I am going to try to arrange a dinner group this weekend at a restaurant. I have barely seen friends lately and this would lift all of our spirits.

On Monday, Wednesday, and Friday I accompany my client to a clinic and then I have 3 hours to kill in a small town. This past Wednesday I went around with a lady who waits alone in the lobby for her husband on these three week days. The two of us went to a grocery store so that she could get a papaya and she went with me so I could get a coffee. I want to find this really excellent tamale company there.
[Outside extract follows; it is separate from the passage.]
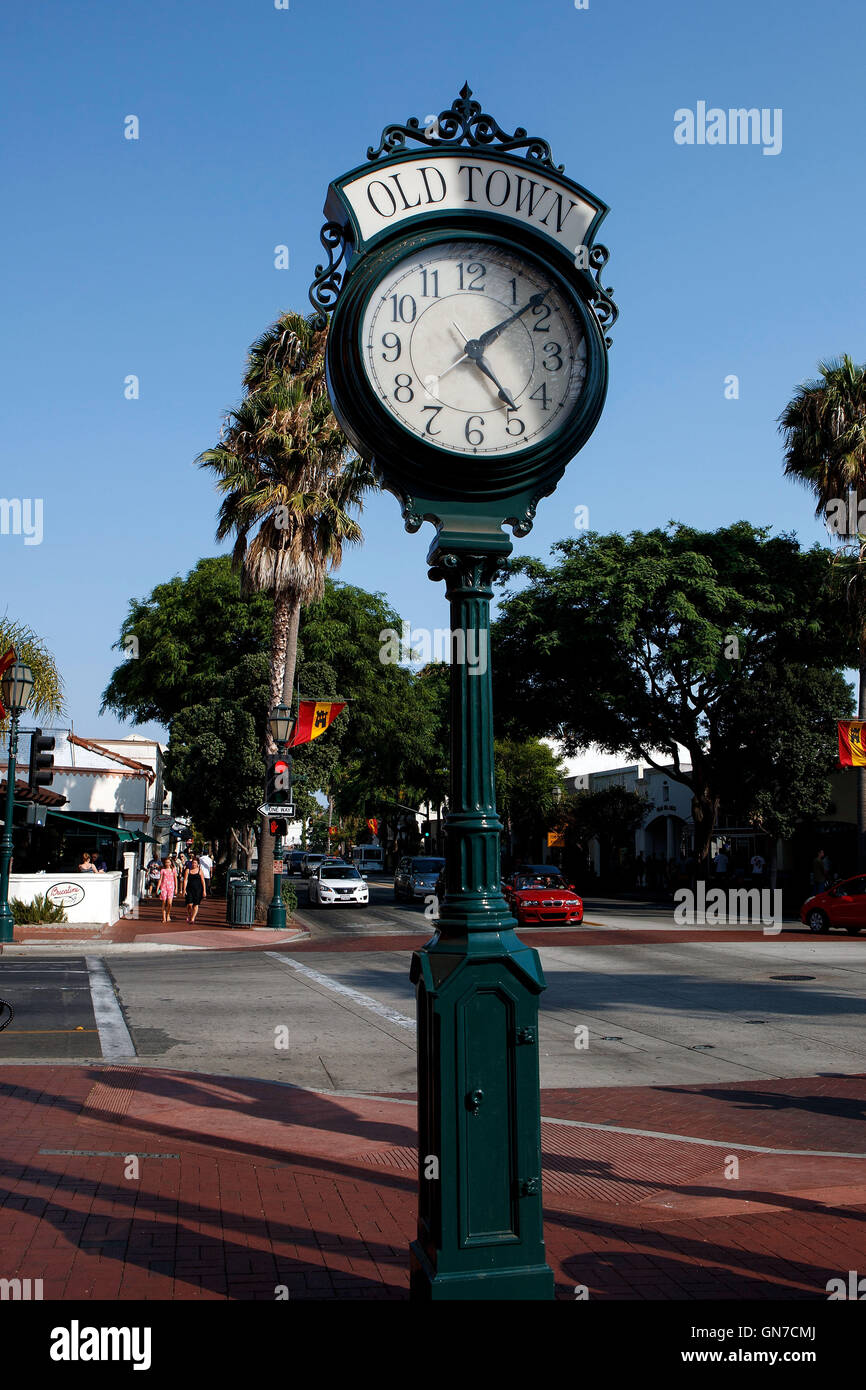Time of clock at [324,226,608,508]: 5:08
I have been there before and need to find it again.

I sat and read during the last hour and a half there. I am reading The House on Mango Street. I almost read the whole book on Wednesday. It is very good. I am so happy that I am able to read again. Before I didn't care how thick the book was; I would just read it and I wouldn't care how long it took me. I want to find something else that I can sink my teeth into. I have never read Saving Fish From Drowning yet. I have it and might just might try to pick through it.

I went and bought a new mp3 player. (My other one was stolen.) I am so thrilled that I finally spent the money on myself. Now I hope I can upload songs onto it soon.

I have been wanting to go to Amoeba Records in Hollywood lately but haven't had the time or energy. I also intend to go see a photo exhibit at the Getty; but same story there. We were having some really great weather earlier in the month and now we are having wintery stuff again. Rain through Sunday at least. I can't wait till it is time to spring forward our clocks. It is almost here!!!

I will begin receiving medical benefits from work in June I beleive. That is if I can maintain these insane hours they are dealing me.

So I find myself fragmented these days and I pick up things from stores and restaurants in between doing things in the community for my client. I guess soon the hours will mellow out a bit.

I just finished a book called Angels 101. It was very good. I was thinking about my shrink and thinking that she must have issues with God because she gave me one on those magical thinking analysis things when I told her that I was reading a book on psychics. She asked what I was reading and I told her. Simple as that. She is a horse's ass I swear. Wouldn't you call that culturally insensitive? They are always talking about how clinicians should be cultually sensitive but honestly I don't see it happening. My therapist actually assumed that I wanted to take a screenwriting class but that I had no intention of getting anything produced. I thought well now I know how she feels about her clients. We can't acheive anything in her eyes.